Algorithmes et langages de programmation, combinés avec une grande quantité de données, constituent des ingrédients indispensables à la fabrication de l’intelligence artificielle. La capacité à formuler des algorithmes se nomme « la pensée computationnelle ». Cette dernière fait partie de ce qu’apprennent les étudiant.e.s en sciences informatiques. Utiliser la pensée computationnelle permettrait de comprendre et de résoudre une variété de problèmes complexes et irait de pair avec les capacités à penser et gérer la complexité, tolérer l’ambiguïté et collaborer avec les autres pour atteindre un but commun (Easterbrook 2014, Ioannidou et al. 2011).
En outre, la pensée computationnelle aiderait à comprendre les problèmes inhérents aux thématiques en lien avec l’EDD, tels que les effets du changement climatique sur les écosystèmes ou les flux migratoires dus à des conflits armés. Elle permettrait de réfléchir à des pistes de solutions une fois que les problèmes auraient été décortiqués en sous–systèmes et leurs interrelations analysées.
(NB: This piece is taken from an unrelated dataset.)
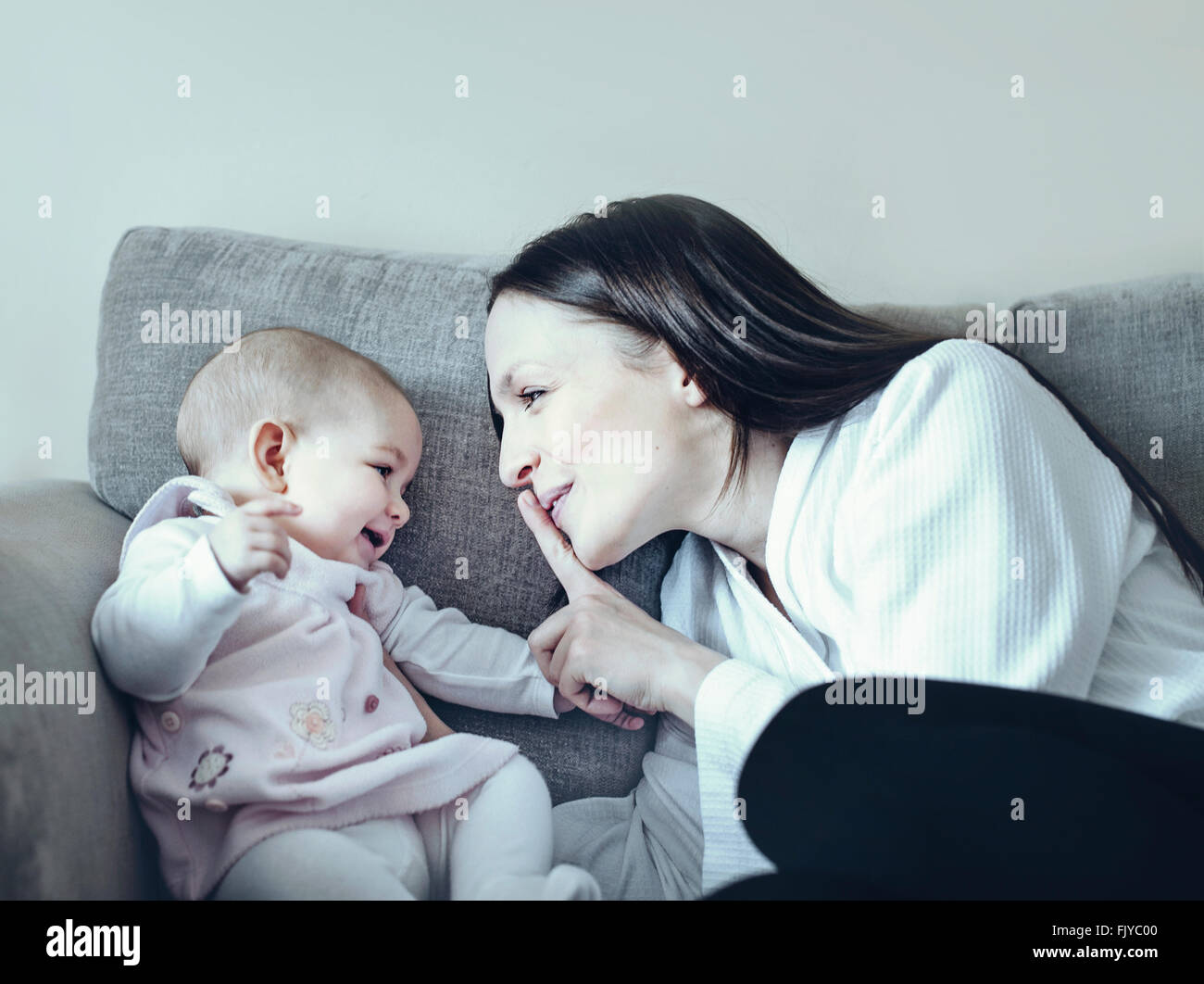 young woman playing with her baby girl on the sofa bed - Stock Image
Dans l’EDD, une des compétences-clés à promouvoir est la pensée systémique (Güthler 2021). En effet, appréhender les défis inhérents au développement durable exige de comprendre le fonctionnement et les propriétés des systèmes à la base de ces défis. Par exemple, quelles sont les interactions entre éléments du système, quelles sont les boucles de rétroaction, les flux et les stocks ? En somme, la capacité à comprendre ces fonctionnements est une des conditions sous-jacentes à toute tentative d’imaginer des transformations profondes de la société et de l’économie (Easterbrook 2014).
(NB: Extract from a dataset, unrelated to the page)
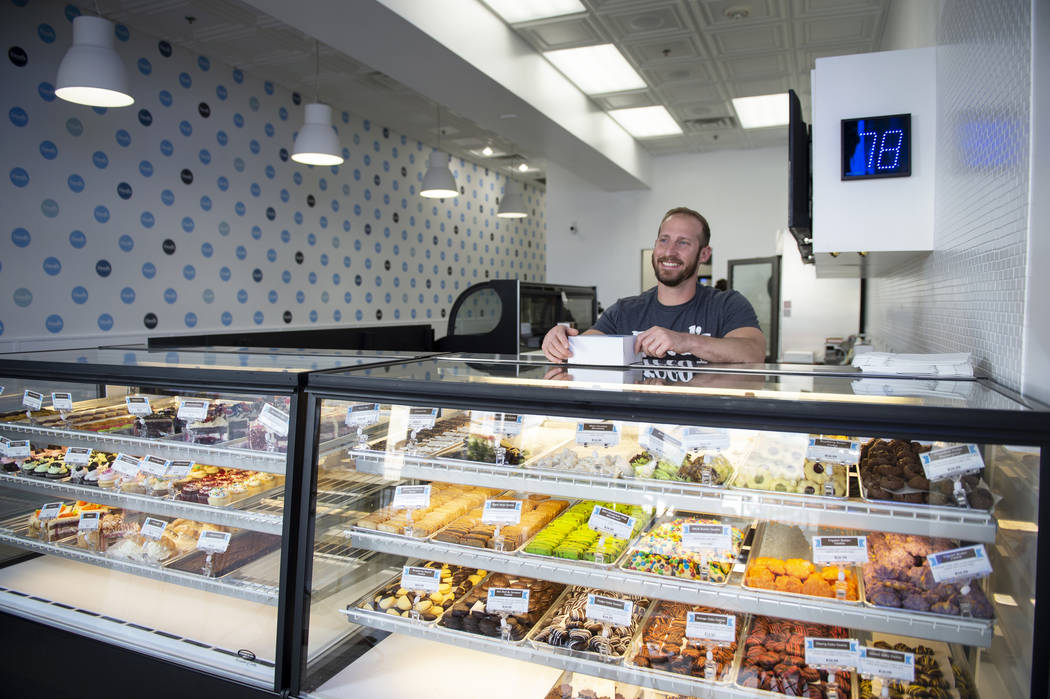 Max Jacobson-Fried, owner of Freed's Bakery, smiles behind the counter with a box full of various sweet treats in Freed's newest location at 6475 N. Decatur Blvd. in the Shadow Mountain Marketplac ...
Des voix critiques considèrent qu’il manque dans le curriculum des informaticien.ne.s l’apprentissage de la pensée systémique. Ces derniers appréhendent les problèmes sous le prisme des algorithmes et masquent de ce fait des aspects tels que les dilemmes éthiques ou les jugements de valeur qui ne peuvent être exprimés sous forme algorithmique (ibidem). En même temps, depuis plusieurs années, les informaticien.ne.s développent des outils pour créer des jeux ou simulations favorisant la pensée computationnelle dès le plus jeune âge. Par exemple, avec les applications d’AgentCubes, les élèves apprennent à programmer de manière ludique tout en simulant, par exemple, les effets de changements de variables – nombre de poissons, vitesse de déplacement – sur un écosystème marin fictif.
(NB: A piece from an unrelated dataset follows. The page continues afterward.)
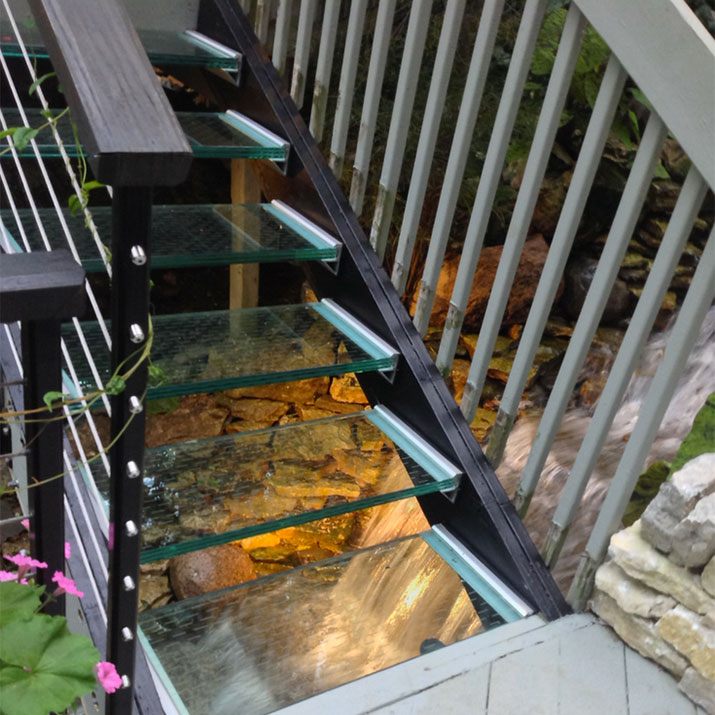 Water running under glass treads A McClure | Innovate Building Solutions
En plus de promouvoir la pensée computationnelle, cette approche ludique de la programmation favorise la motivation et la créativité des élèves et des enseignant.e.s (Ioannidou et al. 2011). Focaliser sur la pensée systémique en combinaison avec la pensée computationnelle dans l’EDD constituerait une des conditions optimales pour concevoir des solutions en faveur d’un monde plus durable. Ceci favoriserait la réflexion sur les risques et potentiels de l’IA – et du numérique en général – dans le contexte de l’EDD.